The project took place in phases as part of the Thameslink program, so the station could remain open throughout construction. This meant that much of the work had to be carried out in the relatively quiet period between 11pm and 4am. To add to the challenge, the working environment itself was also high risk with workers, including those installing the safety systems, carrying out their tasks above a live railway line and inside a busy railway station.
Prater overcame the challenge by utilising the 3D model of the station and recognising that the only way to deliver successfully, safely and on time was to unitise the roofing package. After early engagement with the supply chain – including Severfield and Bailey – and discussions with Network Rail and the architect, a decision was made to invest in and build a full-scale constructability prototype in North Yorkshire.
The requirement for Eurosafe was to then develop the layout and strategy for a safety at height system to be installed on the new roof which would allow during construction and for future regular maintenance work. MSA had already been discussing the project with the building’s architects and joined forces with Eurosafe to design a solution that would not only allow their operatives to work safely at height but would also look aesthetically pleasing in conjunction with the new roof.
An additional system was needed to access the underside of the roof area to maintain the structure and essential services such as lighting. Because of the complex geometry of the roof’s wave design, and a number of hard to reach areas, this had to be a completely bespoke design.

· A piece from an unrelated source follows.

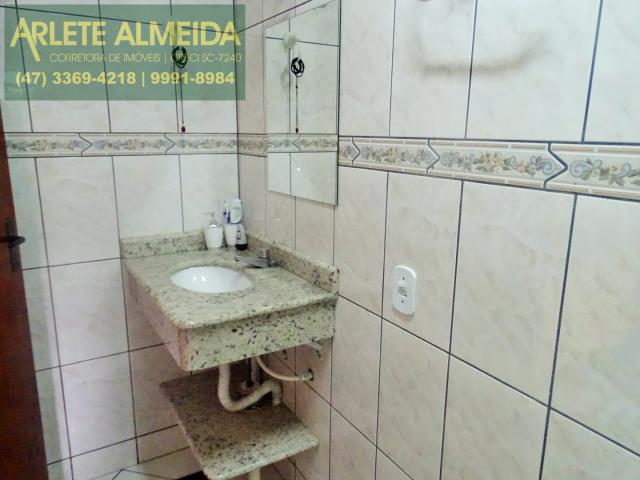 18 - banheiro social apartamento locação bombas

MSA and Eurosafe enjoy a long and successful relationship, having worked closely together since 2001. Over this time Eurosafe has posed many technical challenges to MSA resulting in the components being used in innovative ways. Together they have been able to provide the most effective solutions for a variety of bespoke environments; London Bridge station was just such a challenge.

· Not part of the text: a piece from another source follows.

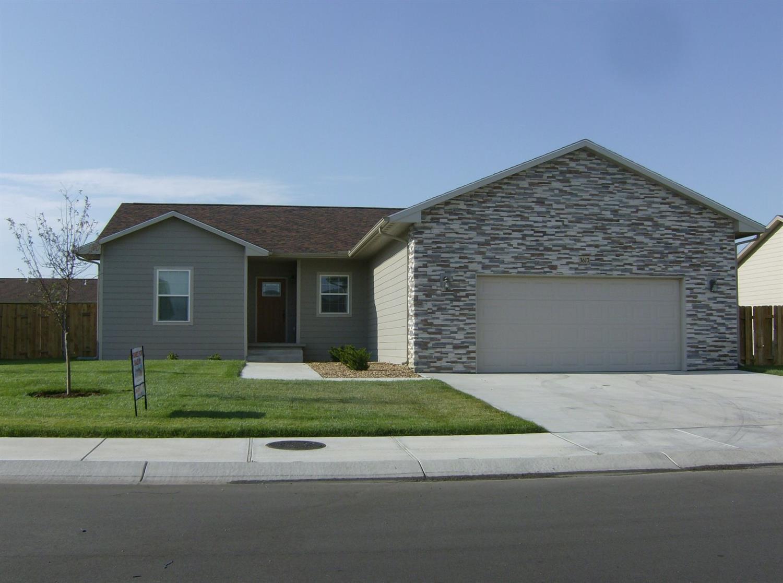 3617 Cole Circle, Garden City, KS 67846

Eurosafe chose the MSA Latchways Constant Force Post (CFP) cable system for a complete rooftop fall protection solution. It is the only system approved by Kalzip, who supplied the roof at London Bridge Station.
Installation was complicated by the unusually short roofing sections, a consequence of the roof’s wave design. However, as a result of the CFP system being versatile, the team was able to work with the roofers to decrease the spacing of the CF Post. Six-metre sections of the roof and CFPs were then built off-site, in cassette form, in a factory near Doncaster - before being shipped in and installed. Due to the location, building the aluminium cassettes in situ was not possible and would have represented several health and safety challenges.

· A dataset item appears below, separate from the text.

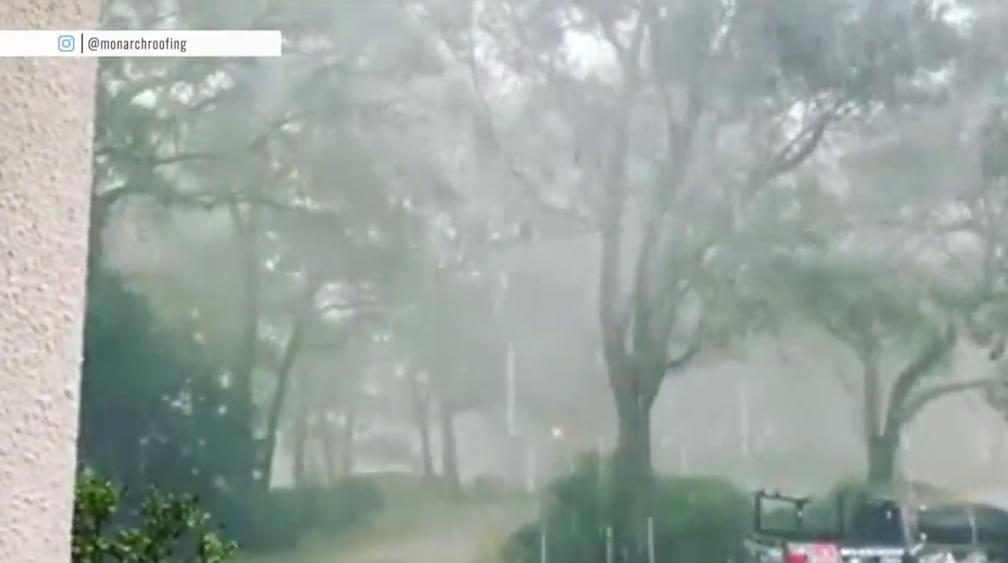 Hurricane Dorian brings flooding, possible tornadoes to the Carolinas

The decision to unitise the roofing package and segment 1,100 individual aluminium cassettes – all built within a specialised offsite manufacturing facility – was taken to combat this, ensuring the strict phased timescale for installation was met and the complex geometric design of the canopies delivered.
Prater mounted temporary safety systems supplied by Eurosafe to each cassette so the roofers could join the cassettes together during the construction phase. These were then made permanent by Eurosafe after the roof was completed. An unforeseen advantage of this system was that by working off-site, the amount of scaffolding needed at the station was reduced, providing a valuable cost saving.
Another aspect of the bespoke CFP system was that different length lanyards and harnesses had to be used for specific areas where the roof area was tapered. MSA and Eurosafe were able to offer colour coded lifelines to ensure this was clearly visualised for the user. The team also created bespoke components to link the CFP system around London Bridge station with that of the adjoining building, the Shard.
For the second part of the safety at height provision, Eurosafe installed over 1000 metres of NP01 monorail to the undersides of the roof to carry a cradle for maintenance workers. This enables access to all areas of the new concourse where cherry pickers cannot be used due to restricted space and voids below. The cradle can be controlled remotely from the concourse for testing and employs features such as laser sensors to avoid contact with any part of the structure.
Together, MSA and Eurosafe had to overcome many logistical problems on the new London Bridge structure. Having done so, this project was a great success, helped by Network Rail’s insistence on going the extra mile wherever the safety of its staff is concerned. The phased approach of the project also meant that the project was delivered on time to Network Rail in January 2018.